1) incorporating responsible business practices into their policies;

2) identification and assessment of risks;

3) avoiding or mitigating these risks;

4) tracking the results;

5) communication on decision-making;

6) ensuring access to legal protection.

“Due diligence is an ongoing, proactive and reactive process by which companies can ensure that they respect human rights and do not contribute to conflict. Due diligence can also help companies to ensure that they comply with international law and national legislation.”

Vladyslava Kaplina, Eastern Europe/Central Asia Research Assistant at the Business and Human Rights Resource Center, spoke about how international companies conduct their due diligence.

Vladyslava spoke about the results of a survey conducted by the Business and Human Rights Resource Center among 400 companies operating and/or investing in Ukraine and/or Russia to understand whether companies are implementing advanced due diligence. The results of the survey showed that companies lack an understanding and implementation of advanced due diligence. In addition, none of the companies indicated that they have implemented an analysis of Russia’s military aggression in their activities. 

At the same time, there are some positive aspects: some companies have implemented a risk-based approach system that allows the company to check business partners and prevent potential misuse of their technologies. On the other hand, there is a distinction between companies’ statements and their actions. For example, some companies have been unable to fulfill their promise to leave the Russian market for more than a year after the full-scale invasion began.

In January 2024, Kyiv School of Economics, together with the Yermak-McFaul Sanctions Group, published a report “Challenges of Export Controls Enforcement: How Russia Continues to Import Components for Its Military Production“. The authors analyzed how Russia continues to import products critical to weapons production despite export controls. 

The report analyzed nearly 2,800 foreign components found on the battlefield in Ukraine and named more than 250 manufacturing companies.
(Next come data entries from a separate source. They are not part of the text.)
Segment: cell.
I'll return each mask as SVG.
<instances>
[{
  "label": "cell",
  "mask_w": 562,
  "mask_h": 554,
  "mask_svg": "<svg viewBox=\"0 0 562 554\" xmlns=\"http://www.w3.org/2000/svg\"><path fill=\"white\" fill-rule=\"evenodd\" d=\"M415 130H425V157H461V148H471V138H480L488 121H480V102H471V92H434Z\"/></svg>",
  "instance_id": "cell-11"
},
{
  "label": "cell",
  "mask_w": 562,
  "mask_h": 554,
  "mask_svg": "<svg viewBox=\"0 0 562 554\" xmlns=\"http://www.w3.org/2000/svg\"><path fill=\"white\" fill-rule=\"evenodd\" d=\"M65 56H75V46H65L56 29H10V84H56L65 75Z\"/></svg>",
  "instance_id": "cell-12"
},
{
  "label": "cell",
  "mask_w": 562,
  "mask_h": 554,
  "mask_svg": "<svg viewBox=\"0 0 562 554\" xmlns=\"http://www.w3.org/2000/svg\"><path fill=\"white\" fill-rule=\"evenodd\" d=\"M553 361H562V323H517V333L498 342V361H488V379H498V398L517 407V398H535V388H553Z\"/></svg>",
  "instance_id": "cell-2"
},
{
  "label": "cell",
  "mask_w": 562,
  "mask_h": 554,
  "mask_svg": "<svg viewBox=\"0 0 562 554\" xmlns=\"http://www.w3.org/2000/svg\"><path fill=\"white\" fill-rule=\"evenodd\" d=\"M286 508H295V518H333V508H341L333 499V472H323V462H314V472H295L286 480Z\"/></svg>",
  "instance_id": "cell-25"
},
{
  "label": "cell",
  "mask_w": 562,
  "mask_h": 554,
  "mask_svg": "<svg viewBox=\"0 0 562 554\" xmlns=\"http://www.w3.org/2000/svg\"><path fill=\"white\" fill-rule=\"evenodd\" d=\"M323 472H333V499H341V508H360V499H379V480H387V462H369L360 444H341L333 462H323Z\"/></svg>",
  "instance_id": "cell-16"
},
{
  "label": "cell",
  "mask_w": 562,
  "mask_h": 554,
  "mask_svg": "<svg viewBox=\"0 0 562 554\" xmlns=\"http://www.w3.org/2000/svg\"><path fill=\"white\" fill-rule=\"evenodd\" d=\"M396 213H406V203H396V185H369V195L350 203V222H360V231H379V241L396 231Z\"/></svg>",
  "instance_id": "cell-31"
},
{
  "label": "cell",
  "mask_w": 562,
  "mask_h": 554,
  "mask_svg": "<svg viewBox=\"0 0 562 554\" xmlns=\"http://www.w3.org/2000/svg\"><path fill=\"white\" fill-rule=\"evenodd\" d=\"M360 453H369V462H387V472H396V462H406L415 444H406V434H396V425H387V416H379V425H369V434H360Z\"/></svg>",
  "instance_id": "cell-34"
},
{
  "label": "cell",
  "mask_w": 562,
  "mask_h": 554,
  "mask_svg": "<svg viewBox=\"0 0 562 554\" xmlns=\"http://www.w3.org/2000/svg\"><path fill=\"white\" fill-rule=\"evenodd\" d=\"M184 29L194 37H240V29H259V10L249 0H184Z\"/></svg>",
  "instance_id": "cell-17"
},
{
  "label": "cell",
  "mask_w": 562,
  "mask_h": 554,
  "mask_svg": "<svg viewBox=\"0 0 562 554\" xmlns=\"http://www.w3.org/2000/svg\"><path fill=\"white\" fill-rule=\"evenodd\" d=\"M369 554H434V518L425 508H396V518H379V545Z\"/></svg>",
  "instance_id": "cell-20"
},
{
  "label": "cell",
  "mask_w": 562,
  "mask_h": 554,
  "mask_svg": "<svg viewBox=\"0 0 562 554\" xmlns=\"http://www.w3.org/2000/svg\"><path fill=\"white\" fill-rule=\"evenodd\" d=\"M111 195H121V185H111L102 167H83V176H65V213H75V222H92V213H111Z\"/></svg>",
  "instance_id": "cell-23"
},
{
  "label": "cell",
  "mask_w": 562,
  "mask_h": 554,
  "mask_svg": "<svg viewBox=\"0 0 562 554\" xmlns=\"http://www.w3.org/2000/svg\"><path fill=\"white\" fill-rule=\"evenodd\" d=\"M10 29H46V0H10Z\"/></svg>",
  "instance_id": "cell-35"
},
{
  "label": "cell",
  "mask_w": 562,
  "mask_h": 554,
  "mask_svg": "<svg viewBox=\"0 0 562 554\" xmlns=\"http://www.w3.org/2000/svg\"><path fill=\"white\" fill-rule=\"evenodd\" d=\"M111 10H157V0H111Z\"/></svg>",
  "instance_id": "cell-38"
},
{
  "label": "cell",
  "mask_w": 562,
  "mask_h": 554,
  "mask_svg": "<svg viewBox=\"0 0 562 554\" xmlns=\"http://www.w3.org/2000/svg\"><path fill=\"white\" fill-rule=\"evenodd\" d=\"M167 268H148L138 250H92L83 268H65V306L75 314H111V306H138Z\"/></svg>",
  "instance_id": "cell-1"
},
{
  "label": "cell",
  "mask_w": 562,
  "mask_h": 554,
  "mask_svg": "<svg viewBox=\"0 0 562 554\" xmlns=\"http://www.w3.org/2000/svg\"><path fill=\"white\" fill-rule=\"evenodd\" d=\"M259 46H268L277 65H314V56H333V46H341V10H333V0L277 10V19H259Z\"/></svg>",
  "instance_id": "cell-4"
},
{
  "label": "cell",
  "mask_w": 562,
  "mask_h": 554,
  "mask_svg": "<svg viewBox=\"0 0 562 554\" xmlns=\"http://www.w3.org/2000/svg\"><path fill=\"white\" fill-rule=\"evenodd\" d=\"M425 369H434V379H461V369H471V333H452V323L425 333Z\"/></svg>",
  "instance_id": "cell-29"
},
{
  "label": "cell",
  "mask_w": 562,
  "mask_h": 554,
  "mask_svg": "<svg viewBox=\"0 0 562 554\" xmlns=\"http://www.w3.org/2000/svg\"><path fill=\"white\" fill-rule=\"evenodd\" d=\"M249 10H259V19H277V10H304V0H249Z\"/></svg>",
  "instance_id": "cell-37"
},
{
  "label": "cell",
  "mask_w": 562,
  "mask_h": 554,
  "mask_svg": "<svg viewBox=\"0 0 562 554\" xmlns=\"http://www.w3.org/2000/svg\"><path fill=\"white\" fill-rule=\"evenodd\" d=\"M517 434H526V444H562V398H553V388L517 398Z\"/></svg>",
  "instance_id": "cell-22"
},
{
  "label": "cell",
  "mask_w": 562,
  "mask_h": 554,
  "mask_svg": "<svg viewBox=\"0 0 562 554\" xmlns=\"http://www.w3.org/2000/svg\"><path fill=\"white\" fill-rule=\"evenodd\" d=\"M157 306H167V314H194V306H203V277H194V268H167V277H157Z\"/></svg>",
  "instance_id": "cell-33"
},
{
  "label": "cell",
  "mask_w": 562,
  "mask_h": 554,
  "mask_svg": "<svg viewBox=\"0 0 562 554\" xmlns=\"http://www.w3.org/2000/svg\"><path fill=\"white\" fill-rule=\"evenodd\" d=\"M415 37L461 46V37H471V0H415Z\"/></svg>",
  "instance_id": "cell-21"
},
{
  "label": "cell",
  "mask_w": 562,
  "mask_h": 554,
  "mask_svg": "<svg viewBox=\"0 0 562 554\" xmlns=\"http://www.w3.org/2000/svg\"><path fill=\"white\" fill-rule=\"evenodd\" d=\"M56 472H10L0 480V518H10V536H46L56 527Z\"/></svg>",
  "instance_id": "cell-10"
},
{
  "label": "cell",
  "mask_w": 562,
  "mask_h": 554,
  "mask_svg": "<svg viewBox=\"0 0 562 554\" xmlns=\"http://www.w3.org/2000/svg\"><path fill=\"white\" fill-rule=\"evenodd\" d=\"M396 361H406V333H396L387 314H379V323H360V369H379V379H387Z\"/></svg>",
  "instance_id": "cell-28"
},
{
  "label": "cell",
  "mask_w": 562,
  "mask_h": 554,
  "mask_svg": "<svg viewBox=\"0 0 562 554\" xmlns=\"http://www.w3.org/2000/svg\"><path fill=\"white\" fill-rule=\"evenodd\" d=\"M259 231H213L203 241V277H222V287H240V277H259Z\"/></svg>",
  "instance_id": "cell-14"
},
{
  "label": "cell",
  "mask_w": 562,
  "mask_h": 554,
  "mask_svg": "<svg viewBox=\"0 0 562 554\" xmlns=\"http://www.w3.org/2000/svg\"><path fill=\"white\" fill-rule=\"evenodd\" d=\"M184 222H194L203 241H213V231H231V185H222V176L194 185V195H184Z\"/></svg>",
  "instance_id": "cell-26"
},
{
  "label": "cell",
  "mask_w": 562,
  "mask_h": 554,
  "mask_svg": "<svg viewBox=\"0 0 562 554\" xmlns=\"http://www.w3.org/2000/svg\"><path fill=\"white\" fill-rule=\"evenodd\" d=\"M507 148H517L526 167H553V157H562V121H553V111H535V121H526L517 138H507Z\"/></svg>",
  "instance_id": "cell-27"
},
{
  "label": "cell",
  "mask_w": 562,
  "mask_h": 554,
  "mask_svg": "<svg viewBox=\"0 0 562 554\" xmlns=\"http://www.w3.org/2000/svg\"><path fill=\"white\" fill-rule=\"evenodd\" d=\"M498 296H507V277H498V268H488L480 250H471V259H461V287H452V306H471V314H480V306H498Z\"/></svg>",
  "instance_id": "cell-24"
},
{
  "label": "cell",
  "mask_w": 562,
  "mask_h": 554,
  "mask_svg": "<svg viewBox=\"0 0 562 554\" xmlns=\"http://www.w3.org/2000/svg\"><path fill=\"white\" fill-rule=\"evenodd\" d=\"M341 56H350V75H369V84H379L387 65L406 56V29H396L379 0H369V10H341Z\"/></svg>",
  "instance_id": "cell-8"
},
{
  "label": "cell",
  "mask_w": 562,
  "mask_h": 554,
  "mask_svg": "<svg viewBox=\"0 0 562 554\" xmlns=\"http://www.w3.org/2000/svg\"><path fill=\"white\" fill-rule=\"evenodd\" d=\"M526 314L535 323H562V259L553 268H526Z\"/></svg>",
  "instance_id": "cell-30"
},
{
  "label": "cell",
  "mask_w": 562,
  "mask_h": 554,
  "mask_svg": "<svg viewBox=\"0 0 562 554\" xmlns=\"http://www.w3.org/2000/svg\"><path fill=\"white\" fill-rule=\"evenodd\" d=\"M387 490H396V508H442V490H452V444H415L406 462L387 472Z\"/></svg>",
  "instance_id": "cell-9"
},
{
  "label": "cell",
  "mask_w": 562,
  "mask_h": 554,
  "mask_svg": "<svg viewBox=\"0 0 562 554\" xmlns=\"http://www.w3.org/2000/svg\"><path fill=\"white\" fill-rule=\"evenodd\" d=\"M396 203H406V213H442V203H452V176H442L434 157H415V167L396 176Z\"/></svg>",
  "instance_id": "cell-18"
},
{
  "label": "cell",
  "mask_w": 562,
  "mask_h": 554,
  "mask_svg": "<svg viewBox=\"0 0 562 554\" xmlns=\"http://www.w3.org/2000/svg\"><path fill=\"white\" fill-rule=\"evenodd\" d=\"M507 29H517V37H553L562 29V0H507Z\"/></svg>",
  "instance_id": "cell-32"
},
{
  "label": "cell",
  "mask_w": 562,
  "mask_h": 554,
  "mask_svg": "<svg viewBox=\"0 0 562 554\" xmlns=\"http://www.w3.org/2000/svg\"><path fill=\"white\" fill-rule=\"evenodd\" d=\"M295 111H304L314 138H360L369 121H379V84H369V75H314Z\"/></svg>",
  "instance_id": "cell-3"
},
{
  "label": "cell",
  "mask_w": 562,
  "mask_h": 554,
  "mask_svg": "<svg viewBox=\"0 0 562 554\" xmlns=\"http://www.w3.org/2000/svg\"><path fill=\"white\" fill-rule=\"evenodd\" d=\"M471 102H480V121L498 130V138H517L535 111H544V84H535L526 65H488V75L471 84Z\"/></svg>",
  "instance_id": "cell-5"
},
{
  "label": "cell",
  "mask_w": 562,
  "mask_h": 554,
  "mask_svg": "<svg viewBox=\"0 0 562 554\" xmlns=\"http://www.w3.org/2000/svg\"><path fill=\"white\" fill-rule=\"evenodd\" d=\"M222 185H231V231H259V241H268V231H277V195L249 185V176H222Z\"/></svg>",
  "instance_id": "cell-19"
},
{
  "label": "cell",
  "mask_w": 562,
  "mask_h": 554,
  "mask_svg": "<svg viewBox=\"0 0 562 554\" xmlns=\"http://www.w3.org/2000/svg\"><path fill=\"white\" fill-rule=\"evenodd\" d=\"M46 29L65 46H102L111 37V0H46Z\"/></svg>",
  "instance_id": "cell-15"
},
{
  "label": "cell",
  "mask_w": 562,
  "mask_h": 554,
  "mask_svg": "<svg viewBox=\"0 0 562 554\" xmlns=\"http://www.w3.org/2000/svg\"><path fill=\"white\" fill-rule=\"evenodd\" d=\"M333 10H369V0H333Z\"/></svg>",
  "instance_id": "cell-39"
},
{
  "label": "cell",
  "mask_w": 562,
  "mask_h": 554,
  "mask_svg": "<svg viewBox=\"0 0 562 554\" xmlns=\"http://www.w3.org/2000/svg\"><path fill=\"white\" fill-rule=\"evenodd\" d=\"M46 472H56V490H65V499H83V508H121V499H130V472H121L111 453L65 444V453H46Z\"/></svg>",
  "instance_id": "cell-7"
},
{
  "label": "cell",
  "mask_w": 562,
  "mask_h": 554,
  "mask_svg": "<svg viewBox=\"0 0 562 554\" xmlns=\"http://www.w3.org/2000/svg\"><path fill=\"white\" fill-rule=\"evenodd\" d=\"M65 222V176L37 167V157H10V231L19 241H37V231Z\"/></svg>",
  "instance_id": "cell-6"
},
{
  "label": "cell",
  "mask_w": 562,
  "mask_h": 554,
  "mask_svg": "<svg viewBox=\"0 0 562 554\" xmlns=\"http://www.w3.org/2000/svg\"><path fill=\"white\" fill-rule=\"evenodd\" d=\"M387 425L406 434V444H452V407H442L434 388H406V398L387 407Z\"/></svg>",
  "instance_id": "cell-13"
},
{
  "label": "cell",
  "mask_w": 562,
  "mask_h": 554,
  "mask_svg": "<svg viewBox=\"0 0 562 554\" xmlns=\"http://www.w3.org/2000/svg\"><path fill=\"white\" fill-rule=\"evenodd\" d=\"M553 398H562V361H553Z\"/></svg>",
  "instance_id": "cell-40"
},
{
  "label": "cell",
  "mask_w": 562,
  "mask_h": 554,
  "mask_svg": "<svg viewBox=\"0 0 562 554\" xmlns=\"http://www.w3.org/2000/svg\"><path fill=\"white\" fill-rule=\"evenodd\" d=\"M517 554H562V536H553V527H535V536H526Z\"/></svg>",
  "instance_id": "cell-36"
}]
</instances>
The Resource Center contacted 225 of the companies mentioned in the report. Based on the survey results, 50 companies provided feedback that they comply with the restrictions imposed and have ceased any cooperation with Russia after February 2024.

“The conclusion we can draw from these surveys and studies is that the existing measures in place are insufficient and the overall picture once again shows a lack of due diligence in supply chains,” summarized Vladyslava Kaplina. 

At the end of the workshop, Irena Fedorovych, an advocate at Fight for Right, an expert at the Ukrainian Corporate Equality Index, a trainer and consultant on respect for diversity, worked in groups with the participants of the event – representatives of Ukrainian business. The groups learned how to use a due diligence checklist to assess their own company’s performance both before and during the war, selecting issues that are already being addressed and those that still need to be addressed. 

“Ukrainian companies are already taking many steps towards implementing business and human rights approaches, but they still do not use the appropriate terminology and do not always put on the “human rights” lens. Even this exercise showed that the question “who implements due diligence” does not have positive answers, but the group work with the checklist and the subsequent discussion on what elements of assessment and planning are built into business processes show that many companies have considerable experience and best practices. The business and human rights approach and the very “human rights lens” is about learning to look at your business processes through the lens of human rights and analyze possible risks.”

This event was organized by a team of experts from the UN Global Compact in Ukraine, the Social Action Center in partnership with the Ministry of Economy of Ukraine and the United Nations Development Program (UNDP) in Ukraine within the framework of the Business and Human Rights Accelerator and the project “Human Rights Due Diligence in Global Supply Chains: Implementing the UN Guiding Principles on Business and Human Rights for Just Recovery”, which is being implemented with the financial support of the Government of Japan.